The blocked A-21978C complex is particularly preferred as a substrate. It is prepared from the A-21978C complex, thus avoiding the steps required to separate the individual A-21978C factors, but when deacylated, it gives a single product, i. suitably blocked core. 15 II. Method of Deacylation A. Preparation of Enzyme 1. Microorganisms A-21978C enzymes useful in the deacylin-20 of C0, Ct, C2, C3, C4 and C5 and blocked factors C0, Cx, C2, C3, C4 and C5 can be prepared in certain by microorganisms of the genus Actinoplanaceae, preferably with the microorganism Actinoplanes utahensis NRRL 12502 (recorded October 9, 1979). Although Example 1 describes a preferred method for culturing A. utahensis NRRL 12052 to produce this enzyme, it will be apparent to one skilled in the art that other methods may be used.

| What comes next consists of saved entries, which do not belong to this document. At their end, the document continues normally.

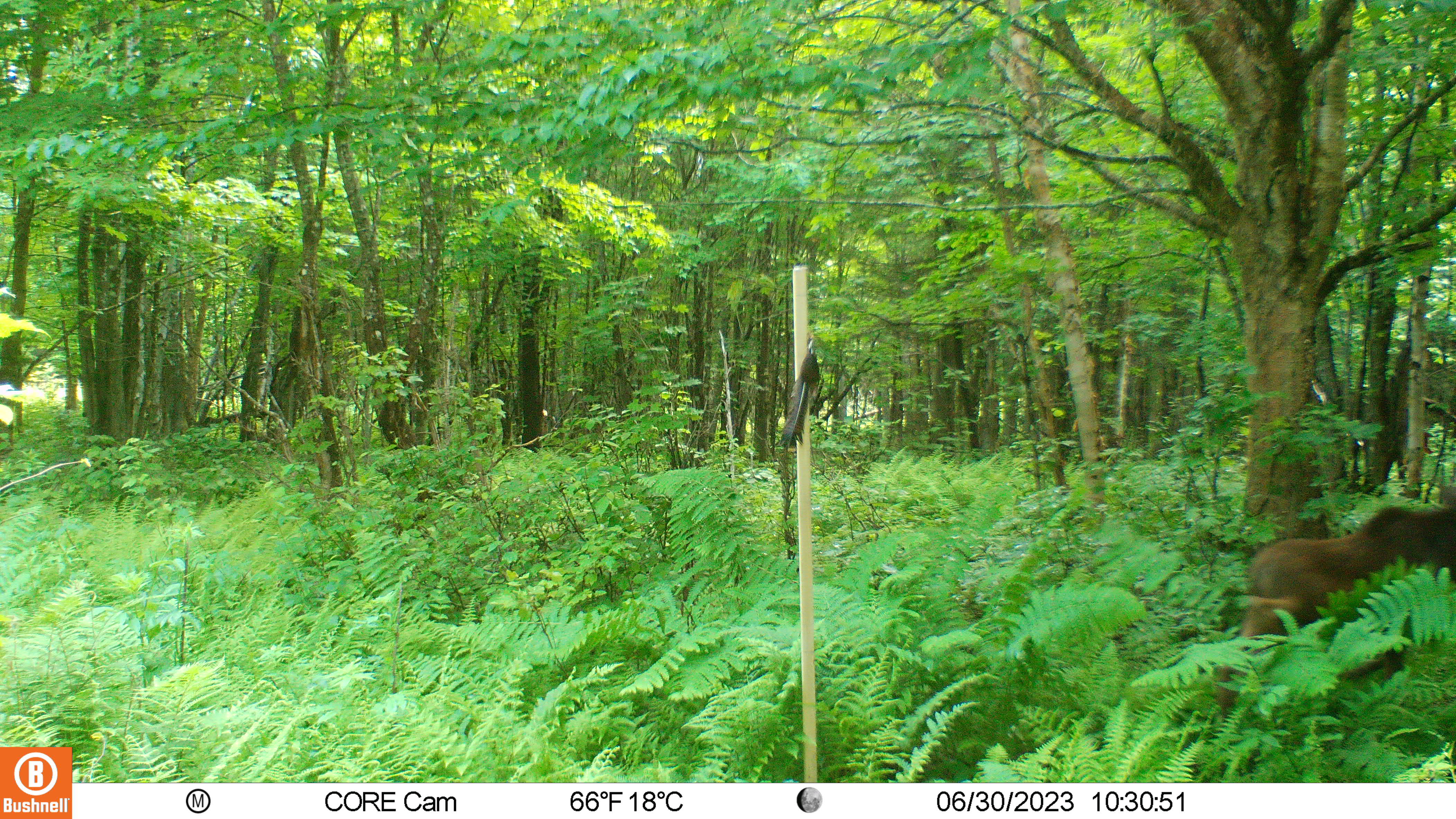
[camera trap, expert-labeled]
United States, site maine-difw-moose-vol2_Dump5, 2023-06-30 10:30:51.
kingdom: Animalia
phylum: Chordata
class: Mammalia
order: Artiodactyla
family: Cervidae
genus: Alces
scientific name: Alces alces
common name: moose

Actinoplanaceae is a family of the microorganism group Actinomy-cetales. This tribe was found in 1955, it was described as an en-30 slum by Dr. John N. Couch [Elisha Mitchell Sei. Soc. 71, 148-155 (1955)]. The characteristics of the tribe and several individual genera are given in "Bergey's Manual of Determinative Bacteriology", 8th edition, ed. R. E. Buchanan and N. E. Gibbons, The Williams and Wilkins Co., 35 Baltimore, Md., 1974, pp. 706-723. Thus, 12 79545 ten genera have been distinguished: I. Actinoplanes (type genus and thus by far the most common genus); II. Spirillospora; III. Strep-tosporangium; IV. Amorphosporangium; V. Ampullariella; VI. Pilimelia; VII. Planomonospora; Vili. Planobispora; IX.

5 Dactylosporangium; and X. Kitasatoa.

Some species and variants isolated and characterized to date include: Actinoplanes philippinensis, Actinoplanes armeniacus, Actinoplanes utahensis, and Actinoplanes missouriensis; Spirillospora albida; Strep-10 tosporiangium roseum, Streptosporangium vulgare, Strepto-sporangium roseum var. hollandensis, Streptosporangium album, Streptosporangium viridialbum, Amorphosporangium auranticolor, Ampullariella regularis, Ampullariella cam-panulata, Ampullariella lobata, Ampullariella digitata, Planimelia terevara, Pilimelia anulata, Planomonospora pa-rontospora and Dactylosporangium thailandense.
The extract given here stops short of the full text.